After a miserable 2013 season, Twins slugger Josh Willingham is ready to reward Minnesota's faith in him.
Josh Willingham, 35, might be the oldest player on the Twins' 40-man roster, but Minnesota still believes it can get solid run-production out of the veteran's bat.
Brace Hemmelgarn / USA TODAY Sports
By David DorseyFOX Sports North
FORT MYERS, Fla. -- No contract extension, no problem for Minnesota Twins left fielder Josh Willingham.
The 35-year-old, entering his 11th big-league season, struggled with a knee injury last season, missing 51 games. He hit just .208 with 14 homers and 48 RBI.
Willingham said he would like to finish his career in Minnesota and resolved to make his production in 2014 determine his status for 2015 and beyond.
Willingham enters the third and final season of a $21 million contract.
"I would never do that," Willingham said of asking the Twins for an extension prior to the contract ending. "If they wanted to come to me, that would obviously be something I would be up for. This is a great organization, and I love playing in Minnesota."
Minnesota Twins assistant general manager Rob Antony said the 6-foot-4, 230-pound Willingham looked healthy and in shape during the early going of spring training and that the team would be happy with numbers in between last season's and 2012, when Willingham hit .266 with a career-best 35 home runs and 110 RBI.
"He brings a lot to the club with leadership," Antony said. "He's a hard worker. He's been productive. He's a proven major-league veteran."
The Twins have a lot of young outfielders in the mix for this season in Chris Parmelee, Aaron Hicks and Oswaldo Arcia with more on the way in Byron Buxton and, further down the line, Max Kepler.
Willingham's long-term future with the team remains uncertain, but Twins manager Ron Gardenhire said he was pretty excited about the present.

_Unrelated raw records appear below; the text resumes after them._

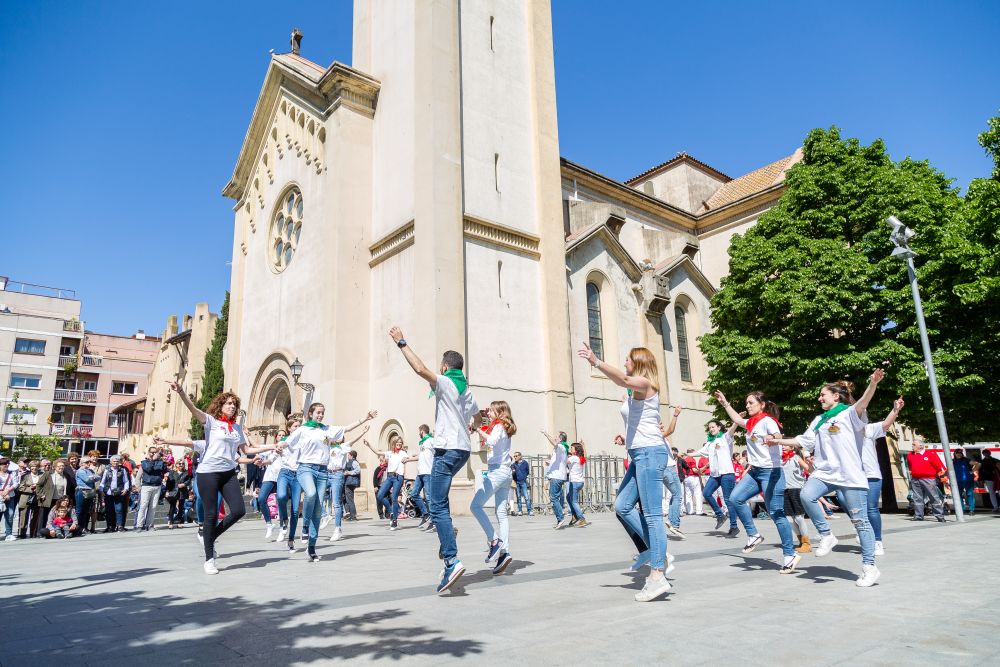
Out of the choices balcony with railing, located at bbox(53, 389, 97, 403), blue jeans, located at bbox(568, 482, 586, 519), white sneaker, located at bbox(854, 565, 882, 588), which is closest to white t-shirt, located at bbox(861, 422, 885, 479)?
white sneaker, located at bbox(854, 565, 882, 588)

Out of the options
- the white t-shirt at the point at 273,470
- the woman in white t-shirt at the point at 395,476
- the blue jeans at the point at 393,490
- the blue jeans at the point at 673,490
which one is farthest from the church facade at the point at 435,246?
the blue jeans at the point at 673,490

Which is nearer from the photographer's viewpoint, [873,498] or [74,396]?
[873,498]

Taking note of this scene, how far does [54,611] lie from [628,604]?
448 cm

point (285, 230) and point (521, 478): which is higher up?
point (285, 230)

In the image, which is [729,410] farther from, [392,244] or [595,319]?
[595,319]

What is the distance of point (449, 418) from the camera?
6098mm

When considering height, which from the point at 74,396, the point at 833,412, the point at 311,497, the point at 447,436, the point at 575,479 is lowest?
the point at 311,497

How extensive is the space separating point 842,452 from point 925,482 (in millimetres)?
9824

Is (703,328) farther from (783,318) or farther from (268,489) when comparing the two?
(268,489)

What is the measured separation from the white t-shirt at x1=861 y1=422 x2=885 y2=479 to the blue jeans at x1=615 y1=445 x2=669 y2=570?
3616mm

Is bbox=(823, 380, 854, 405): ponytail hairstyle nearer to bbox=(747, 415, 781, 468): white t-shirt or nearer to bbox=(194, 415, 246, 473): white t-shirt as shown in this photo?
bbox=(747, 415, 781, 468): white t-shirt

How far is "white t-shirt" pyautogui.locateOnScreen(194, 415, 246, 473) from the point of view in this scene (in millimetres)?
7613

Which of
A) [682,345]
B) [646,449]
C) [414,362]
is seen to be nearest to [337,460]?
[414,362]

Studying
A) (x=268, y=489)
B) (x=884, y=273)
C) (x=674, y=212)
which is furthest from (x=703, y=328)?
(x=268, y=489)
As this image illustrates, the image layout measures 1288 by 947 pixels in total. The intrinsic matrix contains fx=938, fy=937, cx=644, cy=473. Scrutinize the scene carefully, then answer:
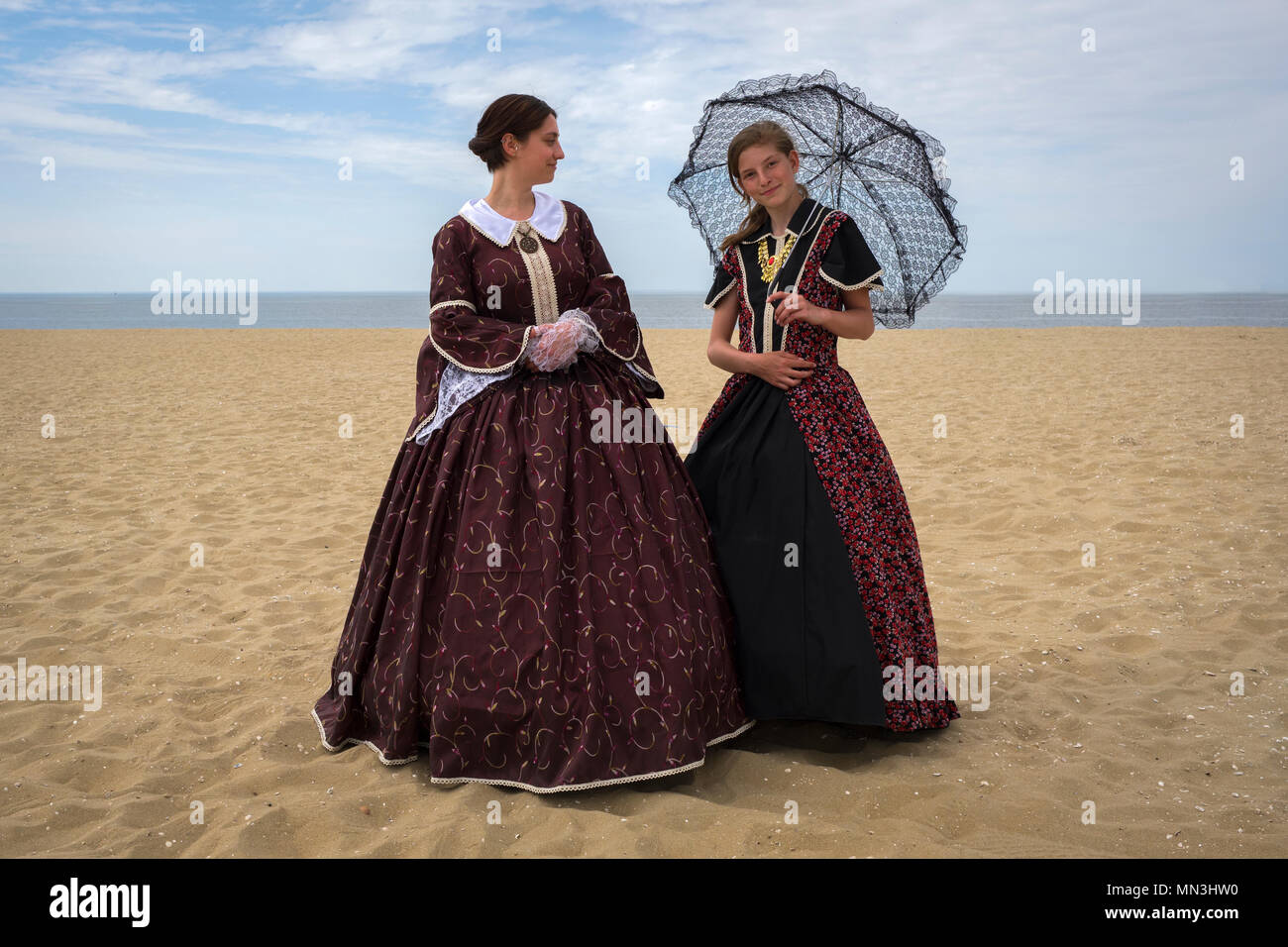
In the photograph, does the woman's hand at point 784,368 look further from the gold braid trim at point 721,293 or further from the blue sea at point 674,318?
the blue sea at point 674,318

"He's going to enjoy baseball a lot more, I know that," Gardenhire said. "He was miserable last year. He had the knee problems and got into a rut. For one thing, he's a happier guy. He loves to hit. He's fun to watch walk up there. I look forward to seeing him perform. He has a great track record. I think he's going to be just fine."
Willingham gives the Twins a valuable veteran presence, especially with the departure of free-agent first baseman Justin Morneau, who is now with the Colorado Rockies.

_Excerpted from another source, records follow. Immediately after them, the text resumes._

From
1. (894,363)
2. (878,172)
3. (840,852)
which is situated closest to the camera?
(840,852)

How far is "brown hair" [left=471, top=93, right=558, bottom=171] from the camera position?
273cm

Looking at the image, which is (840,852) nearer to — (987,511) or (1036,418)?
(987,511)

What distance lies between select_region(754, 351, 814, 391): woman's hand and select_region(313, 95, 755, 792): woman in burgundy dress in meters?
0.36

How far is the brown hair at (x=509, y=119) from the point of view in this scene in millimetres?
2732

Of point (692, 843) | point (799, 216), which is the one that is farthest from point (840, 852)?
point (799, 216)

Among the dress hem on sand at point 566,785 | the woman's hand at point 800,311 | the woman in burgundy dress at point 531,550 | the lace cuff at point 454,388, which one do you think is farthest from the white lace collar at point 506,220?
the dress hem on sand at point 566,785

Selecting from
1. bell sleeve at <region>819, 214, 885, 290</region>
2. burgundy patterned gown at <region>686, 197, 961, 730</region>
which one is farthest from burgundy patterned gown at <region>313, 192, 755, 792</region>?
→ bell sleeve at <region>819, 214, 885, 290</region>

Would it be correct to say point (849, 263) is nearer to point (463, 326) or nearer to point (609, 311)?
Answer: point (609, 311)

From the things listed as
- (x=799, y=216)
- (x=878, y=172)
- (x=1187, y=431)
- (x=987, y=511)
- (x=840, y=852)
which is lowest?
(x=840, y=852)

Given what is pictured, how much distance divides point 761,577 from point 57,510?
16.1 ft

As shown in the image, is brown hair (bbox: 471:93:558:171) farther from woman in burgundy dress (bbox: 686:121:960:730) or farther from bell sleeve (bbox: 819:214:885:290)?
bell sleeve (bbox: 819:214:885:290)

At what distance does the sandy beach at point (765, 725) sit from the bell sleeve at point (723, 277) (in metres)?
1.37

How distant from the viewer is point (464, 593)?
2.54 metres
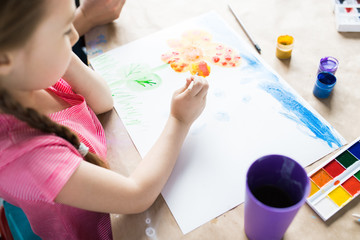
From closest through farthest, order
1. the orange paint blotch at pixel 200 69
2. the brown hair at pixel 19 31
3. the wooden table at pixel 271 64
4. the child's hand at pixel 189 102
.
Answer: the brown hair at pixel 19 31
the wooden table at pixel 271 64
the child's hand at pixel 189 102
the orange paint blotch at pixel 200 69

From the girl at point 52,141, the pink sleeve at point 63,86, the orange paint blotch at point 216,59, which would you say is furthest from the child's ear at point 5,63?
the orange paint blotch at point 216,59

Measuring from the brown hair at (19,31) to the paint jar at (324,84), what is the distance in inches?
22.7

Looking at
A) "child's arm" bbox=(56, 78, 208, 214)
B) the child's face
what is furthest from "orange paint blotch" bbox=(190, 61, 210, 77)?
the child's face

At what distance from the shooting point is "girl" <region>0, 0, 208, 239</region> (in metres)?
0.49

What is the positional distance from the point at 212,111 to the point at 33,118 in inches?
15.4

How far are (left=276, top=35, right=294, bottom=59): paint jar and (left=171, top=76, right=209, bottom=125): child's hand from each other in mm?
263

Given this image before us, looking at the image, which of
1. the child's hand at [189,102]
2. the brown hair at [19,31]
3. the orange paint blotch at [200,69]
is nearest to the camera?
the brown hair at [19,31]

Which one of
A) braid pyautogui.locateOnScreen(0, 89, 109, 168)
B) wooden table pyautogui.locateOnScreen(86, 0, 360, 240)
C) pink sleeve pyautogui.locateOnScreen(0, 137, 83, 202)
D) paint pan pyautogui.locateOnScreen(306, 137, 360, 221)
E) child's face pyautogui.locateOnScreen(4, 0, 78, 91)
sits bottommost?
paint pan pyautogui.locateOnScreen(306, 137, 360, 221)

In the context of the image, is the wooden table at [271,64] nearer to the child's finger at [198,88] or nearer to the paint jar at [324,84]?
the paint jar at [324,84]

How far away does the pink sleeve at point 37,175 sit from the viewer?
0.52m

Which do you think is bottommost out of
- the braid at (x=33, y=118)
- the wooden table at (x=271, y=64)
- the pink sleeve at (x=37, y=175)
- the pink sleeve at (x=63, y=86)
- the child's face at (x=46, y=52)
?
the wooden table at (x=271, y=64)

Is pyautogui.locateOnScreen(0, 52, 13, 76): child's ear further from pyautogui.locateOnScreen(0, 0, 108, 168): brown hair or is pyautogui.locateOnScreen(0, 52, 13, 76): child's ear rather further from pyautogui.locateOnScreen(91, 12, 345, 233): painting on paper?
pyautogui.locateOnScreen(91, 12, 345, 233): painting on paper

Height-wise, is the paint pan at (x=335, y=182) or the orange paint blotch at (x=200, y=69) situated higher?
the orange paint blotch at (x=200, y=69)

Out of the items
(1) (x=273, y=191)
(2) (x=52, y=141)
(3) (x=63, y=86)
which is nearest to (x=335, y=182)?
(1) (x=273, y=191)
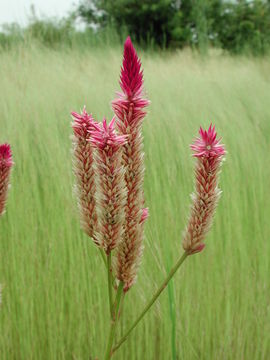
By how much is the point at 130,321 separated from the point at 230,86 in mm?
3384

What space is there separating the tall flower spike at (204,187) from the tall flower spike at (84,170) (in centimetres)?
12

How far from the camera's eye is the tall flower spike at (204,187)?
55 cm

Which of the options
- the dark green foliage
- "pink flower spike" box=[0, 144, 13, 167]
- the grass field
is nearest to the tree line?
the dark green foliage

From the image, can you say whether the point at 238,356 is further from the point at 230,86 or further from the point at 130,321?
the point at 230,86

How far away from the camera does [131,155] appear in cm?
54

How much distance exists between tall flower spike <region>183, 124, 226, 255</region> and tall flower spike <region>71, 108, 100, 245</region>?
116 mm

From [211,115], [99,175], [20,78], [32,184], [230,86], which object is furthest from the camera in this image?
[230,86]

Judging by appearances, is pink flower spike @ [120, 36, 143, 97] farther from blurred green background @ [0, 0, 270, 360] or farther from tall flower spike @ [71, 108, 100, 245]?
blurred green background @ [0, 0, 270, 360]

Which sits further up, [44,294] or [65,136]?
[65,136]

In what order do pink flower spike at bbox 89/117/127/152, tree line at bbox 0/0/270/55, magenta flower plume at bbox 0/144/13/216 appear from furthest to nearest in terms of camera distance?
1. tree line at bbox 0/0/270/55
2. magenta flower plume at bbox 0/144/13/216
3. pink flower spike at bbox 89/117/127/152

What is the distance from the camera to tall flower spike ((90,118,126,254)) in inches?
19.9

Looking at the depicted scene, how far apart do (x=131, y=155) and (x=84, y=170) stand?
7 centimetres

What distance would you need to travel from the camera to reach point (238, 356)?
1419mm

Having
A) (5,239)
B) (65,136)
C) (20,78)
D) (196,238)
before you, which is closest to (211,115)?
(65,136)
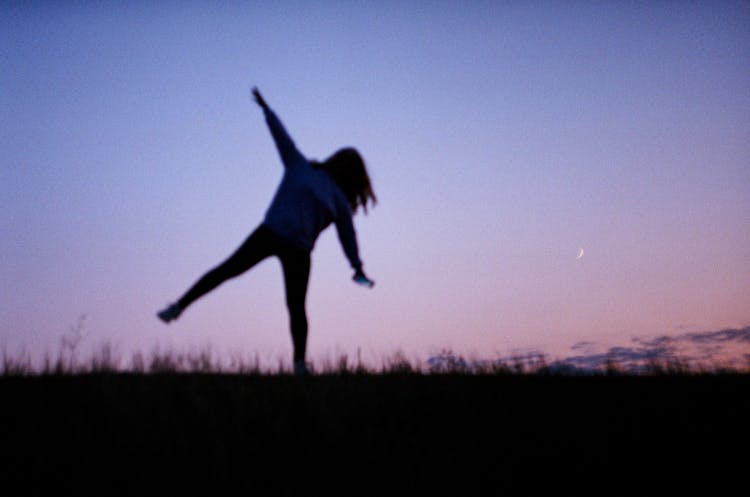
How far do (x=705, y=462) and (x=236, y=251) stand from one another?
375 cm

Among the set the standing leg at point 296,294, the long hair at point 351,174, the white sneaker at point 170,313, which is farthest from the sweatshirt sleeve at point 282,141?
the white sneaker at point 170,313

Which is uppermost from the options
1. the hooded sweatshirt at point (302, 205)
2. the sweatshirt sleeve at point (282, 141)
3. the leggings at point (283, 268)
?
the sweatshirt sleeve at point (282, 141)

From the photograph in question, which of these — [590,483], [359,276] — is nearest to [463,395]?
[590,483]

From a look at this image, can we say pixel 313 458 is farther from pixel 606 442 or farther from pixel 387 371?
pixel 387 371

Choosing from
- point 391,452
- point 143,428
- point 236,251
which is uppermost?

Willingham began his career with the Florida Marlins, who drafted him in the 17th round of the 2000 draft out of the University of North Alabama.
Willingham played shortstop in college, third and first base in the low-level minor leagues with the Marlins, converted to catcher and then found a home -- a lasting one since 2005 -- in left field.
He also will see time at designated hitter this season.
"I think the catching perspective helped me more than anything," Willingham said. "It helped me understand everything that was going on."
Willingham's bat forced different teams -- he also has played for the Washington Nationals and Oakland A's -- to find a way to keep him in the lineup.
"I think a lot of teams, coming out of the draft, saw him with the body and profiled him as a catcher," Antony said. "He's done a lot of things. He's not a Gold Glove left fielder. But when he's healthy, he's fine out there. Hopefully, he'll have a healthy season, and if he does, his numbers will be back up there."
Willingham also has another distinction in that he's the oldest player on the 40-man roster.
"I don't feel any older," Willingham said. "I have to do a little more warming up maybe, a little more maintenance before and after. I used to show up, put my pants on and play. I can't do that anymore."
Twins second baseman Brian Dozier, 26, said Willingham provides leadership by example.
"Josh, he's been around for nine or 10 years," Dozier said. "He had a little setback last year with some injuries, but two years ago, he was one of the best hitters in the game with the numbers he put up. He has a veteran approach. He's good to have around."
Willingham said he's not the "rah-rah" type of leader but that he would do what he could in helping to guide the team.
"I think when you've had more experience and you've been around longer, people look to you for leadership," Willingham said. "It's always important to take that into consideration. As far as being more important to the team, I don't see myself as being more important to the team.
"I'm not going to be the guy who jumps on everybody after a game or something like that. I more like to lead by example."
Veteran leadership will be important for a team that finished with a 66-96 record, fourth place in the Central Division.
"We're not that far from winning," Willingham said. "They won in 2010, wasn't it? They've got the same coaching staff here, pretty much. A lot of people that have been here know how to win, and they know how to put a winning team on the field. I think you have to trust that."